C’est finalement ce que la Cour d’Appel de Riom retient dans son arrêt du 20 avril 2011 :

« Attendu que cette publicité fait preuve d’un manque de cohérence avec la notice d’information remise le jour de la signature en ce que la notion de doublement, affirmée dans la publicité, n’apparaît pas dans la notice ; »

La Cour d’Appel de Riom poursuit ensuite son raisonnement en comparant la publicité utilisée par la Caisse d’Épargne à celles habituellement utilisées par les sociétés de vente par correspondance à l’occasion de jeux concours :

« Attendu que cette notion de doublement – ou même plus – dans la publicité n’est pas mensongère, en ce sens qu’un tel doublement n’est pas exclu, selon les aléas des marchés boursiers ;

Attendu qu’il n’en demeure pas moins que cette publicité énonce un objectif présenté comme à l’évidence sinon acquis, et ce « en toute sécurité » ; qu’elle ne rappelle pas au minimum qu’en toute hypothèse tout se joue sur la fluctuation des marchés financiers dont la banque n’est pas maître ; que cela rend déloyale l’affirmation d’un doublement présenté sinon comme acquis ou certain, du moins accessible avec un degré de probabilité important ; que cette probabilité quasi certaine de doublement provient d’un nom significatif (Doublo Monde) et de formules publicitaires dépourvues, dans leur formulation grammaticale et syntaxique, de doute sur le résultat ; que la publicité doit être cohérente avec l’investissement proposé ; que tel n’est pas le cas en l’espèce ; que l’absence de loyauté de ces documents publicitaires – dignes de jeux de loteries publicitaires des commerces par correspondances – mais qu’une banque ne saurait se permettre – constitue une faute dont un client non spécialiste est en droit d’obtenir réparation ; »

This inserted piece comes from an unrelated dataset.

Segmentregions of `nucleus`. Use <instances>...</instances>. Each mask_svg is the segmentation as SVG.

On regrettera néanmoins, malgré la dureté de ces attendus, qui comparent la publicité éditée par la Caisse d’Épargne concernant son placement Doublo Monde à une vulgaire loterie publicitaire digne de celles pratiquées par des sociétés de vente par correspondance, la faiblesse de l’indemnisation offerte aux épargnants, qui s’avère purement symbolique puisque limitée, sans la moindre explication, à une somme de l’ordre de 3 % des sommes placées (mais sur six ans !), ce qui, à l’évidence, est difficilement compréhensible par le justiciable.

Gageons néanmoins que ce premier arrêt d’appel rendu dans l’affaire Doublo Monde, qui stigmatise le caractère trompeur de la plaquette publicitaire remise aux clients et met en évidence son incohérence par rapport à la notice COB, ouvrira la voie à d’autres juridictions, qui feront peut-être preuve de plus d’audace dans l’appréciation des dommages et intérêts qu’il convient d’allouer aux victimes de ce produit financier.